Сидели мы в сыром распадке, у ручья, неподалеку от кладбища. Увидев замшелые кресты и покосившиеся оградки, я подумал: наверное, это карма. Чем-то я насолил тому, кто присматривает за мной, грешным, вот он и водит меня по погостам. Намекает.
От воды тянуло холодом и пахло ряской.
– Обязательно придет. Лумумба – он… Понимаешь, он – самый лучший. Знает больше всех… Ну, кроме товарища Седого, конечно. Он всегда говорил: не бывает безвыходных ситуаций. И еще: лучше всего браться за задачи, которые решения не имеют.
– Как это?
– А так: их решать интереснее. Кому, мол, нужны задачи, про которые уже известно, как их решать? Бвана говорит: пытаться нужно снова и снова, пока не получится. В общем, он придет. Не может не прийти.
– Мне он сначала показался очень страшным. – призналась Маша. – Сам черный, а глаза… Будто в череп лампочку вставили. Синюю. Я таких еще не видела…
– В смысле?
– У нас тут всё больше Запылённые. Настоящих, как вы с Лумумбой, почитай что нет. Да даже если б и были, мне с ними и сталкиваться не приходится… Я как-то больше по маганомалиям.
– А как ты в Агентство попала?
– Это всё Бабуля устроил.
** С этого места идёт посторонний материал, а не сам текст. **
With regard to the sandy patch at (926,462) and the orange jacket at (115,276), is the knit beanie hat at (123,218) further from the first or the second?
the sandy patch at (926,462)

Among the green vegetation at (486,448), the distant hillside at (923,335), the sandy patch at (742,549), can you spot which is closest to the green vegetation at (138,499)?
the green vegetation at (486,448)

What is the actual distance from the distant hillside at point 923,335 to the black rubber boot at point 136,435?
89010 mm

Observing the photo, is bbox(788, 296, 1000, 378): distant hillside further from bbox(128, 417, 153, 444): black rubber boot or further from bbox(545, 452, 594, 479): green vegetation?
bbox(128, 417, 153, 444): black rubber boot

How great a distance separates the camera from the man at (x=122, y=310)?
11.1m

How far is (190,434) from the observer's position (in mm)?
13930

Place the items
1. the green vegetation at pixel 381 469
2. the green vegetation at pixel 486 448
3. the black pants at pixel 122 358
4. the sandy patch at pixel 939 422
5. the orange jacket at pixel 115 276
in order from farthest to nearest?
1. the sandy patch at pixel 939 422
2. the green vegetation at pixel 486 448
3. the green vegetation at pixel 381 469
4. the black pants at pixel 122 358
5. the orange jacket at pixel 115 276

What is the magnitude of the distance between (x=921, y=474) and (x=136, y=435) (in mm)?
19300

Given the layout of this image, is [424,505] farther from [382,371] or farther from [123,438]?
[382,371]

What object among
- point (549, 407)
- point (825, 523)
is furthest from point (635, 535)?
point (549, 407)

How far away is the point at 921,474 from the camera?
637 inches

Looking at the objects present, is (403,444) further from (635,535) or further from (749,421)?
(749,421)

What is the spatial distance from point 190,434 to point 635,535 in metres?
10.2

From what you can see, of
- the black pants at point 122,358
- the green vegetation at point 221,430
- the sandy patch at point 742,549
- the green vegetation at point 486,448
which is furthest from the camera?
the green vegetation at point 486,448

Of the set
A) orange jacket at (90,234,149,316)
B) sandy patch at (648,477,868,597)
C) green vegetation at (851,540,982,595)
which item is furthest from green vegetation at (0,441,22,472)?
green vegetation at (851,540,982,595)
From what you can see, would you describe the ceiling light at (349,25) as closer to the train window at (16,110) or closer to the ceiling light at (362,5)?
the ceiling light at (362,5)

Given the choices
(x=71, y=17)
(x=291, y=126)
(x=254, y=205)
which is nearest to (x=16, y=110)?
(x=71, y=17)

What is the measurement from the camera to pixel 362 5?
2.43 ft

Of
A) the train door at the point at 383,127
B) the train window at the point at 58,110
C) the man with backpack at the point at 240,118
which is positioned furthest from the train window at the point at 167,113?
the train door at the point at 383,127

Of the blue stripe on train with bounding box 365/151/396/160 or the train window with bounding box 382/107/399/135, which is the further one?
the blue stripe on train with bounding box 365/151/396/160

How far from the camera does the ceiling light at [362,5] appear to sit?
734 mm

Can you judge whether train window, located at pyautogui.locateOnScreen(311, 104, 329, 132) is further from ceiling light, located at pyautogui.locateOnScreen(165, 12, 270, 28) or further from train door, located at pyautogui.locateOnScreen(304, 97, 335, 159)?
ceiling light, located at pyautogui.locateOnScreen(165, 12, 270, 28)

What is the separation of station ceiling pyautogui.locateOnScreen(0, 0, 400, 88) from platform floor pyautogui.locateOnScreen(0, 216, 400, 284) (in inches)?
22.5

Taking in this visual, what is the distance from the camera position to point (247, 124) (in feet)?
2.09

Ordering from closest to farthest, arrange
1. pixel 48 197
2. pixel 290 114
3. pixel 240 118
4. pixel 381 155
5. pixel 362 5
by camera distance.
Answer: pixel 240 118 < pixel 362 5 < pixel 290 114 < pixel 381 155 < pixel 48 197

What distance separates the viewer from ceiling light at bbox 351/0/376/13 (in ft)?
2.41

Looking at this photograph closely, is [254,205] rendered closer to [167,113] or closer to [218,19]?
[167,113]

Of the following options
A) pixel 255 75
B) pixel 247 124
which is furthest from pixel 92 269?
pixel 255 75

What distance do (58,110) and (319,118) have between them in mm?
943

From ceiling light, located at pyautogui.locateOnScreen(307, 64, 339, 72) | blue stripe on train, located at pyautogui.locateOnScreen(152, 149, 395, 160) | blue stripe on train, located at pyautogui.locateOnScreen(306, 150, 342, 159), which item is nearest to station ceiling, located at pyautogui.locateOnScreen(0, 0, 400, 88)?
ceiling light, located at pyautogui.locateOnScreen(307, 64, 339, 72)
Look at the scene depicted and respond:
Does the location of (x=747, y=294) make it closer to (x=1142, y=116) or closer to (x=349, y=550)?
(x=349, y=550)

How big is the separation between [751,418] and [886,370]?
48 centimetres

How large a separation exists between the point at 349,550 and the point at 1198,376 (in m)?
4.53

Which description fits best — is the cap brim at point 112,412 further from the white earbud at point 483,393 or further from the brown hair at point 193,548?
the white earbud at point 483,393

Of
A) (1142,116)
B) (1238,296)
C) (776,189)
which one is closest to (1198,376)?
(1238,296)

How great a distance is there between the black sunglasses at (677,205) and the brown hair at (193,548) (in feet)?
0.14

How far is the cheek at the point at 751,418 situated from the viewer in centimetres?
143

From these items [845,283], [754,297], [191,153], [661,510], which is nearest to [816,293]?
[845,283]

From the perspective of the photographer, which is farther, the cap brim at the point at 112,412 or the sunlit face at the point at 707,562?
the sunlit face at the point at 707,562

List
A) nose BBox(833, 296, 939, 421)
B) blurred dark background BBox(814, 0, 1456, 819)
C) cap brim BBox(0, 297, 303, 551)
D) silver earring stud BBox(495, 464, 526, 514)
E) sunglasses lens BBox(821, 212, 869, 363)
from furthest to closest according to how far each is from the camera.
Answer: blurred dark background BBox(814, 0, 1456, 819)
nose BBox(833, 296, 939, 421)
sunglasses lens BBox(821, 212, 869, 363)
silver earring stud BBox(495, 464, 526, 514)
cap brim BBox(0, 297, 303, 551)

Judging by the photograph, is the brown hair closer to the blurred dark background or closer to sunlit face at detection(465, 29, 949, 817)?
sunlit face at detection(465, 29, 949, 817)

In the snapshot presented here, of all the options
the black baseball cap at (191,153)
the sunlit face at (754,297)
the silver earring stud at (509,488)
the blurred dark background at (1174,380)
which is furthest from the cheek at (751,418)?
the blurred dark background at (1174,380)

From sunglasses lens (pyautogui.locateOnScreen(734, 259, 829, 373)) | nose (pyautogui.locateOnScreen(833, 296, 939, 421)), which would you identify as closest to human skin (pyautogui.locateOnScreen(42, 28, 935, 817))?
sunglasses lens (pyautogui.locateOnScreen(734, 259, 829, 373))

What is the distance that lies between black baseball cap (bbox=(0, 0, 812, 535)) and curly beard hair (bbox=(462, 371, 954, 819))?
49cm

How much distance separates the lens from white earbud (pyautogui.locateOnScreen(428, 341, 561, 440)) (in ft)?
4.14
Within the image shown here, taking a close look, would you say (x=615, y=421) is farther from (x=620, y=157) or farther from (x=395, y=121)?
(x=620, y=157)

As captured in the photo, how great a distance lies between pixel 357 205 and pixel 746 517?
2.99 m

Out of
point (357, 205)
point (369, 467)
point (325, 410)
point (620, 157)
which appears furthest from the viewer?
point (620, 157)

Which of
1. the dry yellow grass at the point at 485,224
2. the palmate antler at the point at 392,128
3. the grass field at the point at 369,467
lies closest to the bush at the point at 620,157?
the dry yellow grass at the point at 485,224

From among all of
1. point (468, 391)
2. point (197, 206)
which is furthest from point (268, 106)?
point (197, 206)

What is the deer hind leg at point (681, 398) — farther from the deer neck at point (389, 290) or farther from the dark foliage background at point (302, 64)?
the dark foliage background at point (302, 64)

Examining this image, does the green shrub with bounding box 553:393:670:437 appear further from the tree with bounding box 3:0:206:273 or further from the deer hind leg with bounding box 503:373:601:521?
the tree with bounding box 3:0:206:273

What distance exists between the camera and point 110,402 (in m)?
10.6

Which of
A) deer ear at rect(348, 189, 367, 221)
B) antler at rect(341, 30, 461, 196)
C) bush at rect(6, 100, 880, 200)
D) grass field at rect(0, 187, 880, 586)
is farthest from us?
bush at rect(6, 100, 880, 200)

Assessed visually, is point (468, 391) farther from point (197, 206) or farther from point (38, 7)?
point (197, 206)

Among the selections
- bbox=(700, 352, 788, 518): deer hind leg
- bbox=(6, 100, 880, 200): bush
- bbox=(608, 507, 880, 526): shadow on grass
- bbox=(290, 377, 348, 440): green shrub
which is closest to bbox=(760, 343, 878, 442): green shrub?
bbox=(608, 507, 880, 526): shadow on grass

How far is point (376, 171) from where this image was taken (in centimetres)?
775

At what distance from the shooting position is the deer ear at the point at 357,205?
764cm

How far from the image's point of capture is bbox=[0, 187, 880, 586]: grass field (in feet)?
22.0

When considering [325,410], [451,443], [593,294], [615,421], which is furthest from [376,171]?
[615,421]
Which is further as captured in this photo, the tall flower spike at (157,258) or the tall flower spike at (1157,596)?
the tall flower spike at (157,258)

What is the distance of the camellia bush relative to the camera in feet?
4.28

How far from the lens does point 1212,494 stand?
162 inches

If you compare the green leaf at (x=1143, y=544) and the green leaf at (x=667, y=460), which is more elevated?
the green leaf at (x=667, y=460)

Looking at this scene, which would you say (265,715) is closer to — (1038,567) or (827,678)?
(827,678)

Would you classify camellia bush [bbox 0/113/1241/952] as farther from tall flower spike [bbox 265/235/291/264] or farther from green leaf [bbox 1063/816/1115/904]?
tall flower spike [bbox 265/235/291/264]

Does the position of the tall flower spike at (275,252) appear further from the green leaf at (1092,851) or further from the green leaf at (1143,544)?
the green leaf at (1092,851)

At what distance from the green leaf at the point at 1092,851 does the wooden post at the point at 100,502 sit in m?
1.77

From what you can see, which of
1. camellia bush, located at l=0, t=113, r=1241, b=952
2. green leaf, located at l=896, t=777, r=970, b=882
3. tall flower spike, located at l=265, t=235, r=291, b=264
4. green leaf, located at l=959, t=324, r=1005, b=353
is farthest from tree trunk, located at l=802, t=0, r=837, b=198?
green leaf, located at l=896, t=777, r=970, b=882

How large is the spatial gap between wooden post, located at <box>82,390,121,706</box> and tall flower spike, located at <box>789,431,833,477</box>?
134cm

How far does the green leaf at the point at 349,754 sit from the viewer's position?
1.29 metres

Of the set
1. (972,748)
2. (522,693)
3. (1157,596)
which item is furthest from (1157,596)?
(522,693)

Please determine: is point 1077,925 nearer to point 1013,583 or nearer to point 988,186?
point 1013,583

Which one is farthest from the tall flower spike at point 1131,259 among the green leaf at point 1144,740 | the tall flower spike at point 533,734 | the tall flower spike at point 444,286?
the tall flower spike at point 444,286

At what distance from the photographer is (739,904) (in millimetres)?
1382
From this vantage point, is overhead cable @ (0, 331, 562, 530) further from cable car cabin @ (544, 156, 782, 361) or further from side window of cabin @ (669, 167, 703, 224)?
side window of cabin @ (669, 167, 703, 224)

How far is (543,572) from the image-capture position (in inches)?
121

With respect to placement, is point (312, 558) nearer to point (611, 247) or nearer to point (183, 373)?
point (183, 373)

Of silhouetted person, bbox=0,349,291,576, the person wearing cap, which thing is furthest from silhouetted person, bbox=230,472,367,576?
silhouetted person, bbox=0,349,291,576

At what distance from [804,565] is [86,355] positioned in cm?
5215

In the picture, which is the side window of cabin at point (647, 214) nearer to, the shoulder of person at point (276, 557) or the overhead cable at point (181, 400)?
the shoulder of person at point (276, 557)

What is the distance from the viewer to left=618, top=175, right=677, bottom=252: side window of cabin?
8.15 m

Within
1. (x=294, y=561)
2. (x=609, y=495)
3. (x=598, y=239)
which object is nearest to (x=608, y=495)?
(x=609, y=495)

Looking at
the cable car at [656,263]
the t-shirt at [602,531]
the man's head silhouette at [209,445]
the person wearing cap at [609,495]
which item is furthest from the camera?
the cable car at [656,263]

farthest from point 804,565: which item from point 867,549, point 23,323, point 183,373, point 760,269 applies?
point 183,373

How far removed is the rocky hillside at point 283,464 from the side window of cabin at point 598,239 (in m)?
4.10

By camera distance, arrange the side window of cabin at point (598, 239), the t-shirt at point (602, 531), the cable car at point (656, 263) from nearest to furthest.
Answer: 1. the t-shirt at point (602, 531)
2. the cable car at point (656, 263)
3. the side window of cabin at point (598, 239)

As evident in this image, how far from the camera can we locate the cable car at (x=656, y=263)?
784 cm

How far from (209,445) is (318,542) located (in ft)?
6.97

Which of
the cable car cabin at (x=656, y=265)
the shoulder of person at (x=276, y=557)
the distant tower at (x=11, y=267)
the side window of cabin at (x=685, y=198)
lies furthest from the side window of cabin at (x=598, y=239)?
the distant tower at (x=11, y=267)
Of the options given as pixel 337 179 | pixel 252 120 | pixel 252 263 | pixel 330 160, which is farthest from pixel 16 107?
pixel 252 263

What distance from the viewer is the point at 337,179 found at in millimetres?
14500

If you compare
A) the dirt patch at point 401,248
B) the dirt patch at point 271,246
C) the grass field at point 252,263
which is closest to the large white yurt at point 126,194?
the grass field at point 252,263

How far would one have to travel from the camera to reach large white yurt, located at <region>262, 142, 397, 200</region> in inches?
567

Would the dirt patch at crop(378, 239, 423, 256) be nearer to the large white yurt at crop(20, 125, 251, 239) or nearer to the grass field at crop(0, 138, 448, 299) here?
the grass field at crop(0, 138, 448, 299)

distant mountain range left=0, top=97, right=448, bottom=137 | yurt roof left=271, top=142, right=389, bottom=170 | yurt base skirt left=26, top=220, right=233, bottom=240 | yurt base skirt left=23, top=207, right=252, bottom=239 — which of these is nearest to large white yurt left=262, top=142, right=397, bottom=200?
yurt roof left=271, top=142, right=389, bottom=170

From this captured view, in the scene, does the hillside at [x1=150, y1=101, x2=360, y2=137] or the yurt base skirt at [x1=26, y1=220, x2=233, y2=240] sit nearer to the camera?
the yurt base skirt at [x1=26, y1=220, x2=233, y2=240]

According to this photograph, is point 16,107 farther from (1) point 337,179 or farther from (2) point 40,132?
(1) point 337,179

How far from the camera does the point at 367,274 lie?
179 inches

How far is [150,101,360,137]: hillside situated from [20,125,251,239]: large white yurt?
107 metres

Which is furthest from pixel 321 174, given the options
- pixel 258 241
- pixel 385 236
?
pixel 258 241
Без него меня б ни за что не взяли. – она коротко глянула на меня, и принялась чертить прутиком на земле. – Я ведь тоже из банды… Наверное, в те времена почти все дети через это прошли. Выхода не было. Или подохни, или прибейся к таким же, как ты. Вместе выжить легче. – она горько усмехнулась. – У меня даже знак остался. Вот… – Маша задрала рукав. На внутренней стороне локтя я разглядел неумелую татуировку летучей мыши. – А вы делали татуировки?
Я приспустил с плеча ворот рубахи.
– Бойцовый кот. Нигде не пропадет.
– Это как в "Парне из преисподней", да?
– Откуда?
– Книжка такая есть.
– Честно говоря, не читал. Может, и из-за книжки. Это еще до меня придумали.
– Там про то, как чувак с другой планеты, где всё время война, попал на Землю, в будущее. Я, когда в первый раз читала, думала, всё наоборот: парень с нашей планеты попал на другую: чистую и красивую… – Маша, не отрываясь, смотрела на воду. – Потому что нет у нас ни самодвижущихся дорог, ни космических кораблей. Бабуля говорит, были корабли, еще совсем недавно были. А теперь нет. И вряд ли когда будут.
– А Лумумба уверен, что обязательно будут. Когда-нибудь мы создадим симбиоз магии и науки. И полетим к звездам.
– Мы с тобой, к тому времени, скорее всего сдохнем. И слава богу.
Так жестко, по-взрослому она это сказала, что у меня мурашки по спине пробежали.
– А ты совсем не мечтаешь, да? – она только плечом дернула.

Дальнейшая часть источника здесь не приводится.